• SET PROBLEM
Copy out all the records exactly.

• TASK MATERIAL
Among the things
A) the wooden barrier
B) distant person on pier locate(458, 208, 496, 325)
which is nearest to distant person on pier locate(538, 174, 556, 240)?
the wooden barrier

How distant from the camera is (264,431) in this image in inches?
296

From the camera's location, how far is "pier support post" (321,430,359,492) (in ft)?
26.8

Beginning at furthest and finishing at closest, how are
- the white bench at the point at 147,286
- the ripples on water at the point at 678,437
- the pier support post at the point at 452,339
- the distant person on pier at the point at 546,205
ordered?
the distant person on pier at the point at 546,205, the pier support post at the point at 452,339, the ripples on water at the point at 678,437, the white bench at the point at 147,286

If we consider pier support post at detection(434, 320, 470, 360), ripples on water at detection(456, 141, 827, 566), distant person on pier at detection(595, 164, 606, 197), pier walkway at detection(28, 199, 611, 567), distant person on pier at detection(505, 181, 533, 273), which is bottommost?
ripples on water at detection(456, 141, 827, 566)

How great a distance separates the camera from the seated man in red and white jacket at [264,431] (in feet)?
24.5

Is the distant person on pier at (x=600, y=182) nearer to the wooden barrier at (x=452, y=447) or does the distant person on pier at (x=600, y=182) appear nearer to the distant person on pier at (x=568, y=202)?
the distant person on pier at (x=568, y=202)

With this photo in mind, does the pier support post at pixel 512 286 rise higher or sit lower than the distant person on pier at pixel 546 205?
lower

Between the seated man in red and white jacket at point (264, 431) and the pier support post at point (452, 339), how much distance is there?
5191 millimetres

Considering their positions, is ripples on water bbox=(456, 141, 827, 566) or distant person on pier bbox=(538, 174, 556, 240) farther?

• FULL ANSWER
Among the things
A) the wooden barrier
B) distant person on pier locate(458, 208, 496, 325)
which is nearest to distant person on pier locate(538, 174, 556, 240)?
the wooden barrier

How distant from the camera is (264,431) in this image in inches?
296

From the camera's location, how far is "pier support post" (321,430,359,492) (in ft)?
26.8

Beginning at furthest and finishing at closest, how are
- the white bench at the point at 147,286
- the ripples on water at the point at 678,437
- the pier support post at the point at 452,339
- the distant person on pier at the point at 546,205
ordered?
the distant person on pier at the point at 546,205, the pier support post at the point at 452,339, the ripples on water at the point at 678,437, the white bench at the point at 147,286

If we consider pier support post at detection(434, 320, 470, 360), ripples on water at detection(456, 141, 827, 566), distant person on pier at detection(595, 164, 606, 197), pier walkway at detection(28, 199, 611, 567), distant person on pier at detection(505, 181, 533, 273), which is bottommost?
ripples on water at detection(456, 141, 827, 566)

How great a distance separates the camera from the seated man in red and white jacket at [264,431] (in feet)?
24.5

Is the distant person on pier at (x=600, y=182) nearer to the wooden barrier at (x=452, y=447) or does the distant person on pier at (x=600, y=182) appear nearer to the distant person on pier at (x=568, y=202)?
the distant person on pier at (x=568, y=202)

With this photo in mind, does the pier support post at pixel 512 286 rise higher or sit lower than the distant person on pier at pixel 546 205?
lower

Between the seated man in red and white jacket at point (264, 431) and the pier support post at point (452, 339), how much distance is there?
5191 millimetres

Considering their positions, is ripples on water bbox=(456, 141, 827, 566) or distant person on pier bbox=(538, 174, 556, 240) farther?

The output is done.